It’s a sweeping generalisation of course, but men tend to be linear and logical in their thinking, women tend to be multi-taskers and approach thinking through issues differently. Thank God for the differences I say — the world would be very tiresome filled with just men, or just women. Hence the push for more women in management positions to balance the running of our corporations. The yin and the yang was just mean to be — it’s all about balance, and the benefits of balance.
Fast track a few thousand years, and I find it tiresome and self serving to hear working women held up as some sort of champion to be admired. Whenever someone, says to me, “I don’t know how you do it”, my retort (with relative grace) is that thousands are and do every day!
Today, almost 50 percent of women are actively in the workforce and about 66 percent of couples with young children are both employed. Because we’re not content with basics anymore and want to live the lifestyles of the ‘modern dream’, we choose not to sit at home but to contribute to the coffers. It’s about pulling our weight. Just as the modern man out there tends to pull his weight these days with child rearing as never before.
Statistics also show women are more likely to go to university and pursue a higher education than men.
Look at Gail Kelly, CEO of Westpac who has four children (three of them triplets) and Belinda Hutchison, chairwoman of QBE who has two. I don’t hear them espousing how clever they are to juggle both a career and a job, although I am sure like me and many others, balancing our various roles, has had its moments.
I’m not downplaying the role of women — women are doing extraordinary things all over the world. If we didn’t, our children wouldn’t prosper and neither would our men and neither would our careers.
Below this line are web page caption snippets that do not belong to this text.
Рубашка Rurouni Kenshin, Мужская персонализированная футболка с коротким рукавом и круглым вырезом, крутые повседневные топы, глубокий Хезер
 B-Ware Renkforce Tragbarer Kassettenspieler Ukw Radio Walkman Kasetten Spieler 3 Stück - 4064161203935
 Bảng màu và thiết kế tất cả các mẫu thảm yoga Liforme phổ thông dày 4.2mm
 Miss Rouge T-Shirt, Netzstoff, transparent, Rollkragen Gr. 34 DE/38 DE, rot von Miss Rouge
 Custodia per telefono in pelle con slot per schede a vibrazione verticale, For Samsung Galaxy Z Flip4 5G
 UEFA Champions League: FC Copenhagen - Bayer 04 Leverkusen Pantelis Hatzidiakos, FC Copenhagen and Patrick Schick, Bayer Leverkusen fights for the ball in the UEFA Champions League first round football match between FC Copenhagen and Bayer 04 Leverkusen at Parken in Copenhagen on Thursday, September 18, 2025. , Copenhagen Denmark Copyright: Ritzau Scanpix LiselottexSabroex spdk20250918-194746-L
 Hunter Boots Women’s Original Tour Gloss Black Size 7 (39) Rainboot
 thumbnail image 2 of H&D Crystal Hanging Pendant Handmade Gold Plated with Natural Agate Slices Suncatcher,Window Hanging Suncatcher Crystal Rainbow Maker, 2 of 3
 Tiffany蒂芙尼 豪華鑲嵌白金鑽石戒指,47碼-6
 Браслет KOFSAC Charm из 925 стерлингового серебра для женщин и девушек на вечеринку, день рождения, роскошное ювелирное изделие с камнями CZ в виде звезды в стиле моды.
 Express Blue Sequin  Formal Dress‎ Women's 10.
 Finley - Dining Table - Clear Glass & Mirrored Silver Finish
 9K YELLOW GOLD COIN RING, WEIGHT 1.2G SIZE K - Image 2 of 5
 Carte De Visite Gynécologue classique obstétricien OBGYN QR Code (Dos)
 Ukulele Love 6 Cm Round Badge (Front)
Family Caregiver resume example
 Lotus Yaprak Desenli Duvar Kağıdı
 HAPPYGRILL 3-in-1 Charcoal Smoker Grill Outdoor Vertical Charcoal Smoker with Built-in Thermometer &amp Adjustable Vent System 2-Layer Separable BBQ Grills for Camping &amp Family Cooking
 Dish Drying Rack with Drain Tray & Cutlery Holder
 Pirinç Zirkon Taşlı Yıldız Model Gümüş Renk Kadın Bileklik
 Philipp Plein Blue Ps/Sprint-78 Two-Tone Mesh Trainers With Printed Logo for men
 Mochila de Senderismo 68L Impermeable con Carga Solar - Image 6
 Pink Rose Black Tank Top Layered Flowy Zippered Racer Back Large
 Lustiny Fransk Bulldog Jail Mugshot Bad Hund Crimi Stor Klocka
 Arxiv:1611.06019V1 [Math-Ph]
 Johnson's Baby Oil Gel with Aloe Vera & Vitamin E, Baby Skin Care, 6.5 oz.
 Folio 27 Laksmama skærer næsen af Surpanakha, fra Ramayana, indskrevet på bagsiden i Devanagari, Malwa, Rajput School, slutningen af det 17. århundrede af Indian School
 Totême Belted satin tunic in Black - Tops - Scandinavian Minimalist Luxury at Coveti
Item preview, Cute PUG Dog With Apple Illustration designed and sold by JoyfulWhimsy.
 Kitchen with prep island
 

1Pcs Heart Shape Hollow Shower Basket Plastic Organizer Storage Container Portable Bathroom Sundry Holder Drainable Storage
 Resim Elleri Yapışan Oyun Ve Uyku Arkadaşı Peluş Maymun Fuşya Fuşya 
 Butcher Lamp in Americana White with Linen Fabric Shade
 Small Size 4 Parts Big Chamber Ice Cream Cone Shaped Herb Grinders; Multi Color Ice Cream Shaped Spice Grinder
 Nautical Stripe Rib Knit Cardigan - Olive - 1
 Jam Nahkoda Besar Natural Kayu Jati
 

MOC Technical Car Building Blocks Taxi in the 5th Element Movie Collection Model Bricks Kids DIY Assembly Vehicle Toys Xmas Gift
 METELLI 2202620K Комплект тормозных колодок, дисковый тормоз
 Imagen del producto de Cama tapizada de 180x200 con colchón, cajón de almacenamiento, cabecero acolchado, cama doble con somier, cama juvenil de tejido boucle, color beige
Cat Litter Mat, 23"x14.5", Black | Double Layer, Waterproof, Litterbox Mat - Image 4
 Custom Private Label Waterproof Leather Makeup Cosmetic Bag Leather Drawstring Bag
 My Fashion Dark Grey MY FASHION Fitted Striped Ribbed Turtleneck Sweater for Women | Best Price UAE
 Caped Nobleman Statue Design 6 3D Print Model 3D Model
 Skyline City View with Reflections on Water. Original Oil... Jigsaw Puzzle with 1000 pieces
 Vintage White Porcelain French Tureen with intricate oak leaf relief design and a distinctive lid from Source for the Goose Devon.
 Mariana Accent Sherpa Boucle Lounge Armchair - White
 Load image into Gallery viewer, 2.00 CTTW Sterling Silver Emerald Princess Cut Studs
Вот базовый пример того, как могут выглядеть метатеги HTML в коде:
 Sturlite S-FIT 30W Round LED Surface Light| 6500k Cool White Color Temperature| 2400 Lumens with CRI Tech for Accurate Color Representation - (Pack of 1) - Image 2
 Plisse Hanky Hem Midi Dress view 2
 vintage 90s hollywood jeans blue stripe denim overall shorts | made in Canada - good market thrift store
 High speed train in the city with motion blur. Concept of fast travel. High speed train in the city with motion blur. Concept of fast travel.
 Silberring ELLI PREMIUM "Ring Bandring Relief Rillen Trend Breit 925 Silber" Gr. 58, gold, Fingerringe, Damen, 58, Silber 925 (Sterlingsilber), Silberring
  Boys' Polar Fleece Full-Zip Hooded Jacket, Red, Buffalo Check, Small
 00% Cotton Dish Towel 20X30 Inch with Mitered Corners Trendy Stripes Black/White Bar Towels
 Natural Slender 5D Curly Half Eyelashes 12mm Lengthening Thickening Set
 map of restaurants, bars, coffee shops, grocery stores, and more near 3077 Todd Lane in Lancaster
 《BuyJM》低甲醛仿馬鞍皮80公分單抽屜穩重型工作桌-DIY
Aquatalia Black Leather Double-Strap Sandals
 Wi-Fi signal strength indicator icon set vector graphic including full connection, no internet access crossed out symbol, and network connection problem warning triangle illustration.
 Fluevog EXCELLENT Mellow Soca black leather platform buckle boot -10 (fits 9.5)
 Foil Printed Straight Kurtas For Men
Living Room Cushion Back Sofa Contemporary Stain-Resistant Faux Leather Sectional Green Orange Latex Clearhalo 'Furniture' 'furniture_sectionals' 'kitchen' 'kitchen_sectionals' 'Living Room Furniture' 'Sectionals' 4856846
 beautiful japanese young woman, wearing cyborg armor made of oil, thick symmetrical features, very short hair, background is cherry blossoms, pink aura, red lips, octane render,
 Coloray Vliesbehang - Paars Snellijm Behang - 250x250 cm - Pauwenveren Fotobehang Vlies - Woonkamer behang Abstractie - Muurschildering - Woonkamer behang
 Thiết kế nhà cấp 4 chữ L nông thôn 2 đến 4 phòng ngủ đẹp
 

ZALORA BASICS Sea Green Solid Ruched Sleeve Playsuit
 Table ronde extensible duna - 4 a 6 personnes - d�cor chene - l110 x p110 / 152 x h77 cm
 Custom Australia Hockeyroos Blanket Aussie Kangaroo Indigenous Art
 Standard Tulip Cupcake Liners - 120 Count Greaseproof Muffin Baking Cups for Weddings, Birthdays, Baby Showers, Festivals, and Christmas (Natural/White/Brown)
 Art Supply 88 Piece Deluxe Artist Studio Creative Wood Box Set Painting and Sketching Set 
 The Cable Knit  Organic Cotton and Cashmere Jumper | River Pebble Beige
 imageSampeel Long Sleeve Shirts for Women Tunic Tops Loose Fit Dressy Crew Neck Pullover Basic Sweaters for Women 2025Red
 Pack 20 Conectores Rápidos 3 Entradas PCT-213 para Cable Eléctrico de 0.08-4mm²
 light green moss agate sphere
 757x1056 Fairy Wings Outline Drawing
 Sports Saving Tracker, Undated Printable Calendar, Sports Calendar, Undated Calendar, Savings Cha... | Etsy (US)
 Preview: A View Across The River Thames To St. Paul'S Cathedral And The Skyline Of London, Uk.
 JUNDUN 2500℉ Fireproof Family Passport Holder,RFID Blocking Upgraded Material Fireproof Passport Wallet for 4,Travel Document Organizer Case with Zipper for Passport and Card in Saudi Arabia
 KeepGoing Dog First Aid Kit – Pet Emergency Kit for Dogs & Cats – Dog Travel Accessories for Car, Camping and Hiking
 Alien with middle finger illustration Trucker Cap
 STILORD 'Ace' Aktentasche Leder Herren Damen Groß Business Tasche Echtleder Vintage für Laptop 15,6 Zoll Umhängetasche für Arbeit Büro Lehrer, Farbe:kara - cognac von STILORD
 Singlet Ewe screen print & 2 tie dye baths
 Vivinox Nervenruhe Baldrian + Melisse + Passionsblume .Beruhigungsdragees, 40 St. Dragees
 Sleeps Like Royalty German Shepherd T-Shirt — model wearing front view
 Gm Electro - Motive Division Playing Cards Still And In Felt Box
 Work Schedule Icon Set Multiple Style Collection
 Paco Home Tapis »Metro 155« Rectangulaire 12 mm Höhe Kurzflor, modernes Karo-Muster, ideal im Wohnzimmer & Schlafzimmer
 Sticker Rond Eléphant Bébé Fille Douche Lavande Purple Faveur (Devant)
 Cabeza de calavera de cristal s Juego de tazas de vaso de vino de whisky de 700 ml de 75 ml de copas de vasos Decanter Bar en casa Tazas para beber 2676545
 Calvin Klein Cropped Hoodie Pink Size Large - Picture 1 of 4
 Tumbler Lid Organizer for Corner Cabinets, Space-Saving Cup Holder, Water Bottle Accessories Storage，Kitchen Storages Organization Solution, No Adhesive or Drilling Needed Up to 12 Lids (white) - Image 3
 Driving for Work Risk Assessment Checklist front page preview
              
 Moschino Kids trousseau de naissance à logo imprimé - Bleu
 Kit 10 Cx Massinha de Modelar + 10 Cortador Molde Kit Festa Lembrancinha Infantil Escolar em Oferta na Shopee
Women make the world go round — as do our men.
And while there are always sad cases, and there are people who have less choice and who are born of circumstances beyond their control — I just don’t think it’s helpful to hold working women up as some sort of trophy to be applauded. We’ve been doing it since the beginning of time. Get over it!
I’ll wait for the movie that celebrates the benefits of both genders working successfully together as a team in the workplace and at home!